En este aspecto, la pedagogía de padres y profesores se ha equivocado con frecuencia. No hemos descubierto los valores positivos que tenían nuestros hijos o alumnos. No hemos puesto el rodrigón para que crecieran en sus valores innatos. “¡Lucha, contra tus defectos!”, hemos dicho, cuando por cada defecto arraigado en ese joven hay cinco, seis, diez, veinte, cien valores dominantes, que son lo que hay que desarrollar. Esa persona, quizá lo ha pasado mal tratando de erradicar un defecto, por ejemplo, el desorden: está todo el día peleándose con el armario, no sabe dónde poner los zapatos, los calcetines, etc.; y, sin embargo, le hubiera costado poco desarrollar otros valores que tenía en estado potencial o ya muy crecidos como, por ejemplo, la magnanimidad, la puntualidad, la simpatía, la constancia, la generosidad...

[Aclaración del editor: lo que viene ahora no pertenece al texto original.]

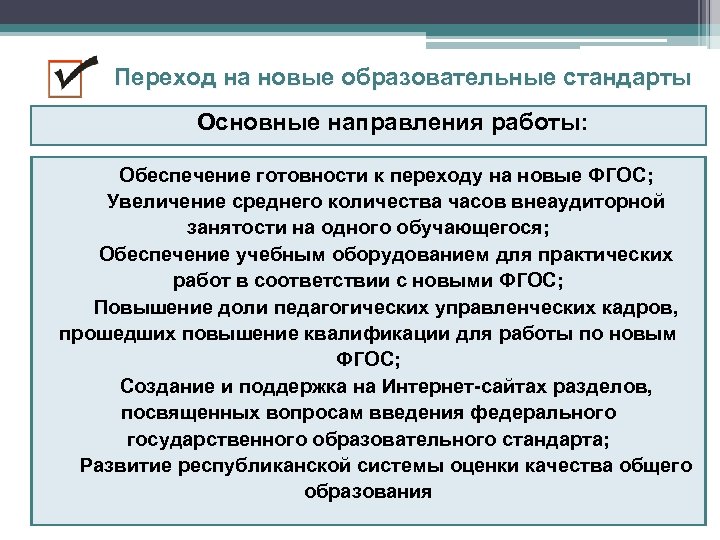 Переход на новые образовательные стандарты

Основные направления работы:

Обеспечение готовности к переходу на новые ФГОС;
Увеличение среднего количества часов внеаудиторной занятости на одного обучающегося;
Обеспечение учебным оборудованием для практических работ в соответствии с новыми ФГОС;
Повышение доли педагогических управленческих кадров, прошедших повышение квалификации для работы по новым ФГОС;
Создание и поддержка на Интернет-сайтах разделов, посвященных вопросам введения федерального государственного образовательного стандарта;
Развитие республиканской системы оценки качества общего образования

Con muy poquito esfuerzo hubiera crecido en un montón de virtudes y hubiera hecho felices a muchas personas. Pero como nadie se los mostró, no ha crecido. Y tiene un concepto negativo, pésimo de sí mismo, porque sabe que es un desordenado, y cree que es un desastre, que siempre tiene los libros arrugados... Tiene una pésima imagen de sí mismo, pero es que nadie le ha descubierto el lado positivo que tenía y en el que podía crecer.
Luchando de una manera negativa casi nunca se consiguen virtudes. Desarrollando los valores positivos que cada persona tiene y libremente quiere desarrollar, con ayuda de los demás, es como se logran las virtudes, que es lo que hace valiosas a las personas. Hay que acabar con la pedagogía varada en lo negativo, porque sólo es compatible con el más radical pesimismo antropológico. Lo cierto es que la persona, hombre o mujer, es un maravilla; cada persona es única, irrepetible e insustituible.
Por lo tanto, hay que ahondar: ¿quién soy yo? ¿qué valores tengo? ¿qué valores puedo alcanzar? ¿Cómo puedo sacar partido de los valores que tengo?
Hay que proponérselo, proyectarse activamente, lanzarse hacia unos valores concretos y desarrollar las virtudes correspondientes. ¿Cómo? Ejercitando la virtud, no hay otro modo. ¿Usted quiere ser más simpático? Pues empiece a sonreír más, estírese los músculos faciales. Primero le saldrá una sonrisilla de conejo, pero no importa; llegará un momento en que los músculos fácilmente se estirarán. La simpatía no se consigue haciendo un máster, sino ejercitándola, con estimaciones que no sean a la baja.
Creciendo en la virtud de la alegría, se hace feliz a mucha gente. Al menguar en la virtud de la alegría nos quedamos solos y nos sentimos aislados, y además refunfuñamos, espantamos y hacemos desgraciados a la gente que nos tiene que cuidar. Hemos perdido los papeles porque no nos hemos conocido, nos hemos infravalorado, no hemos sabido desarrollar los valores que ya teníamos, y nos hubiera costado poco aumentarlos.